I was 26 that year, and a little cynical about the whole thing. There was just too much of it, and most of it didn’t feel real. I think I watched the big fireworks shows on TV, but that’s all I did.
I think the feeling of unity, such as it was, mostly came from the fact that it had been 2 years since Nixon left office and the US ended its participation in the war in Vietnam, and nothing more serious than the President being slightly clutzy had happened since then. I think lots of us thought that a long ugly slice of history had closed behind us and we could move forward with a relatively clean slate.

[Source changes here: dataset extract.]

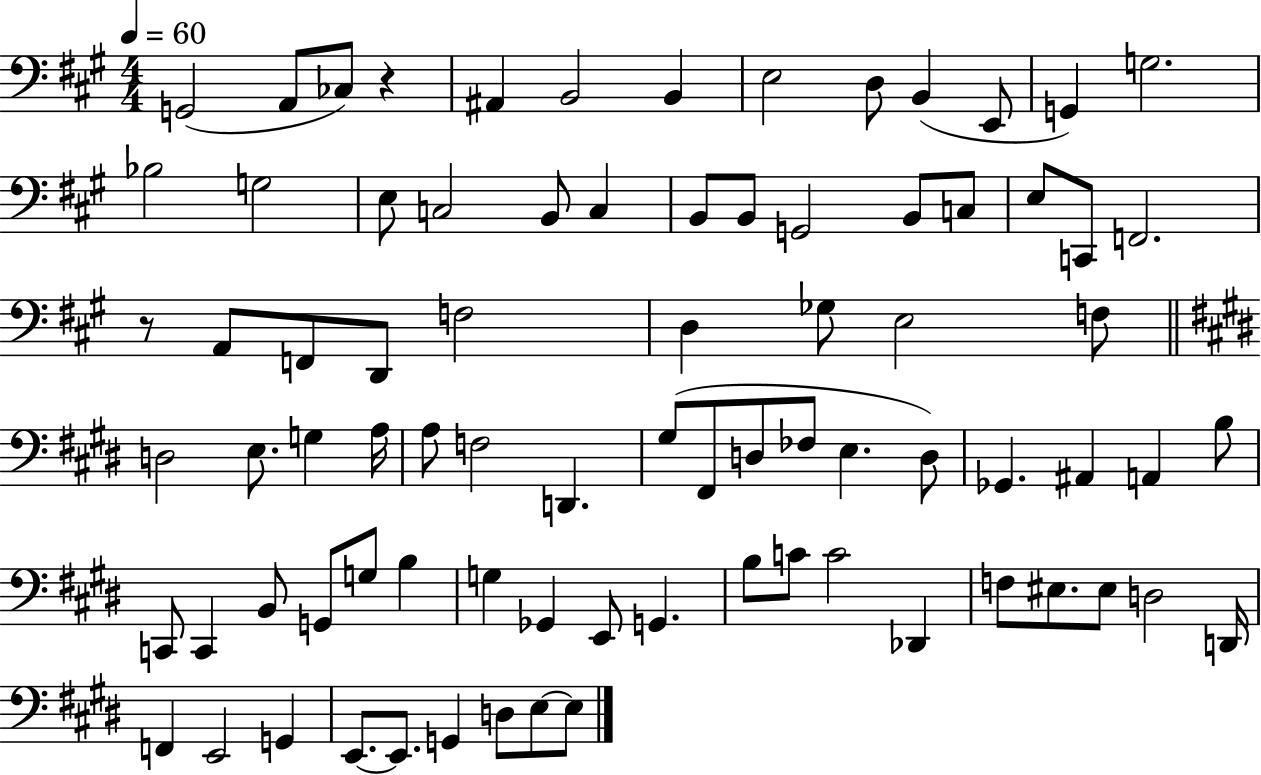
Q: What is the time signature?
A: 4/4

I was 11 the Summer of '76, and I remember two things about the Bicentennial the most:
One was a big spread in Mad Magazine making fun of all the cheap schlocky Bicentennial merchandising; everybody rushing to make a buck off of it with all manner of Bicentennial branded products, many very silly. Ah, Mad Magazine…you did so much to foster and advance my precocious jaded cynicism, well beyond my tender years.

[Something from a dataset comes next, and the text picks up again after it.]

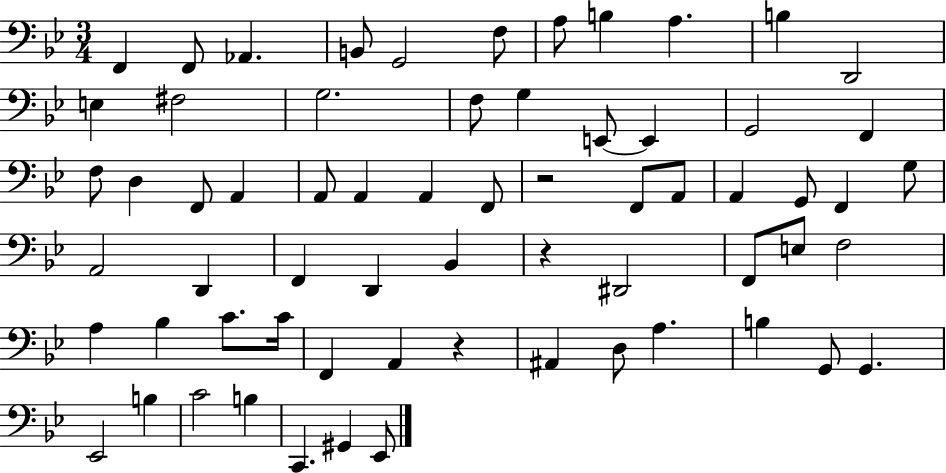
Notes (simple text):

F2/q F2/e Ab2/q. B2/e G2/h F3/e A3/e B3/q A3/q. B3/q D2/h E3/q F#3/h G3/h. F3/e G3/q E2/e E2/q G2/h F2/q F3/e D3/q F2/e A2/q A2/e A2/q A2/q F2/e R/h F2/e A2/e A2/q G2/e F2/q G3/e A2/h D2/q F2/q D2/q Bb2/q R/q D#2/h F2/e E3/e F3/h A3/q Bb3/q C4/e. C4/s F2/q A2/q R/q A#2/q D3/e A3/q. B3/q G2/e G2/q. Eb2/h B3/q C4/h B3/q C2/q. G#2/q Eb2/e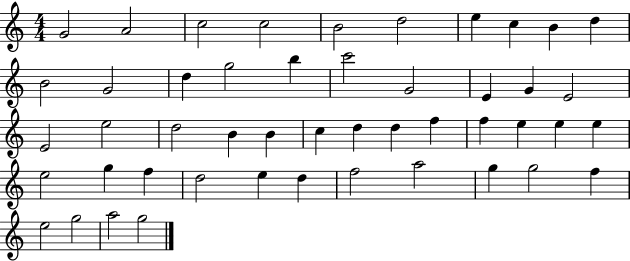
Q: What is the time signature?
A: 4/4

The other was a big Bicentennial parade in our town around the 4th of July, culminating in a reenactment of ‘The Battle of Bunker Hill’ that was to take place on a sledding hill next to City Hall. That was a big deal for us kids, especially the battle reenactment!
One big thing spoiled that day, though-- I had had my first big crush on a girl whose family had put their house up for sale in the Spring. They were planning to move to another state, the news of which had devastated me. But I held out hope that their house wouldn’t get any offers, since it had been on the market for months, and they’d have to stay. But then, as I was walking down the street checking out the parade and all the festivities, I ran into my crush, and we started talking. And she uttered the 4 words I had been dreading to hear: “we sold our house”
Two of my really good friends from college got married on July 2, 1976, near Fresno, CA. A bunch of us drove out from Kansas to attend the wedding. After the ceremony, we were all invited to spend a couple of days at a mountain cabin owned by the parents of the bride. We spent the Bicentennial watching the celebrations from across the country on TV, listening to music, drinking copious quantities of alcohol, and smoking a lot of weed.
I was 19 and a sophomore in college at the University of Illinois Urbana Champaign. I gotta admit other than Bicentennial Minutes on television, I have no memories of the bicentennial. At my best I am a marginally patriotic person and even then I wasn’t particularly interested.
I was 19 and between my sophomore and junior years at Michigan State. I remember the Bicentennial Minutes on television. There was a zoo in the state (I think it was Traverse City) that named their buffalo “Tennial”, as in “Bison Tennial”. I don’t remember any huge celebrations.